§ EXERCISE INSTRUCTIONS: Put the material between the line holding "What is the distance" and the end of the material, inclusive, into a Markdown table with the columns Row and Line, giving each nonblank line its own numbered row. Omit the pictures.

** Start of INFORMATION SUPPLIED **

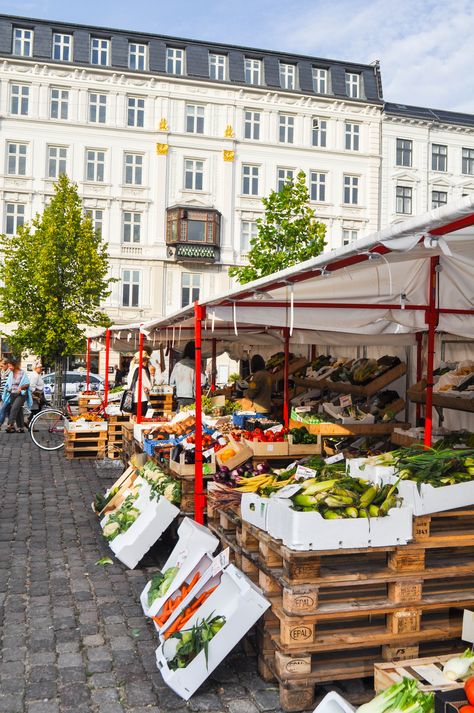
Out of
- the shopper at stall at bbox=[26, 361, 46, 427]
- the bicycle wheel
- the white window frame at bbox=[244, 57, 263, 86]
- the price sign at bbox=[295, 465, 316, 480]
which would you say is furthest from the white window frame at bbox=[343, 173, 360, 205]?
the price sign at bbox=[295, 465, 316, 480]

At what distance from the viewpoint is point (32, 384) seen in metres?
17.8

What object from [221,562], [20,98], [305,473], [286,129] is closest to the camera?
[221,562]

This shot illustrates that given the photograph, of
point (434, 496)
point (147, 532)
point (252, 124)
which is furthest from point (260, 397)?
point (252, 124)

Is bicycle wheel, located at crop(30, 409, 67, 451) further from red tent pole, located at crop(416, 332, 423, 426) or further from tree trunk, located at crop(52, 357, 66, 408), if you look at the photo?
red tent pole, located at crop(416, 332, 423, 426)

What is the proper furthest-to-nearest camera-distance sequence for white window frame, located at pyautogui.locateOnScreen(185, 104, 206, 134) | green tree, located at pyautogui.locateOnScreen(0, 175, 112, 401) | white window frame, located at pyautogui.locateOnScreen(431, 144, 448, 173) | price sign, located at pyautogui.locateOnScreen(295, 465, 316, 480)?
white window frame, located at pyautogui.locateOnScreen(431, 144, 448, 173) < white window frame, located at pyautogui.locateOnScreen(185, 104, 206, 134) < green tree, located at pyautogui.locateOnScreen(0, 175, 112, 401) < price sign, located at pyautogui.locateOnScreen(295, 465, 316, 480)

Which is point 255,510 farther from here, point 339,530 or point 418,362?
point 418,362

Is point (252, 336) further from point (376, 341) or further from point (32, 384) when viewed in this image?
point (32, 384)

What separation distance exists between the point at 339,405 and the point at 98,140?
2744cm

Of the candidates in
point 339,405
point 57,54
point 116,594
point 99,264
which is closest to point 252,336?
point 339,405

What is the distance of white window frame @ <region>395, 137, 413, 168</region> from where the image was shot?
3784 centimetres

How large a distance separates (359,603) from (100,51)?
1398 inches

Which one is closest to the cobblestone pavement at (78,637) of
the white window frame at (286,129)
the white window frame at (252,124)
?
the white window frame at (252,124)

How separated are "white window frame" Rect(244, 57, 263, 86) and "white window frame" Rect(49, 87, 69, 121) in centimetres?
983

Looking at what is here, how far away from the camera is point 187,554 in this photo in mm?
4797
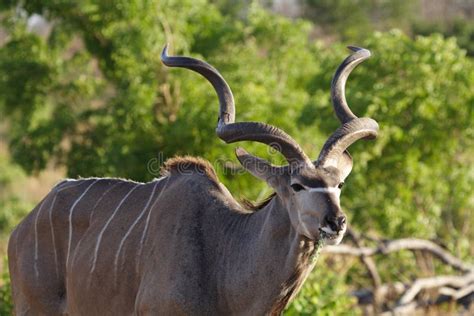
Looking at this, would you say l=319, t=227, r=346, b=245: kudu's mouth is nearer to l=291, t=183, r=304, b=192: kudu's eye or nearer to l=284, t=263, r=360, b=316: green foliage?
l=291, t=183, r=304, b=192: kudu's eye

** End of INFORMATION SUPPLIED **

§ OUTPUT OF THE TASK:
| Row | Line |
|---|---|
| 1 | What is the distance of white window frame @ <region>395, 137, 413, 168</region> from where the image was shot? |
| 2 | 3784 centimetres |
| 3 | How large a distance separates (359,603) from (100,51)? |
| 4 | 1398 inches |
| 5 | Which one is closest to the cobblestone pavement at (78,637) of |
| 6 | the white window frame at (286,129) |
| 7 | the white window frame at (252,124) |
| 8 | ? |
| 9 | the white window frame at (252,124) |
| 10 | How separated are "white window frame" Rect(244, 57, 263, 86) and "white window frame" Rect(49, 87, 69, 121) in centimetres? |
| 11 | 983 |
| 12 | Looking at what is here, how far away from the camera is point 187,554 in this photo in mm? |
| 13 | 4797 |
| 14 | Looking at this, would you say l=319, t=227, r=346, b=245: kudu's mouth is nearer to l=291, t=183, r=304, b=192: kudu's eye or nearer to l=284, t=263, r=360, b=316: green foliage? |
| 15 | l=291, t=183, r=304, b=192: kudu's eye |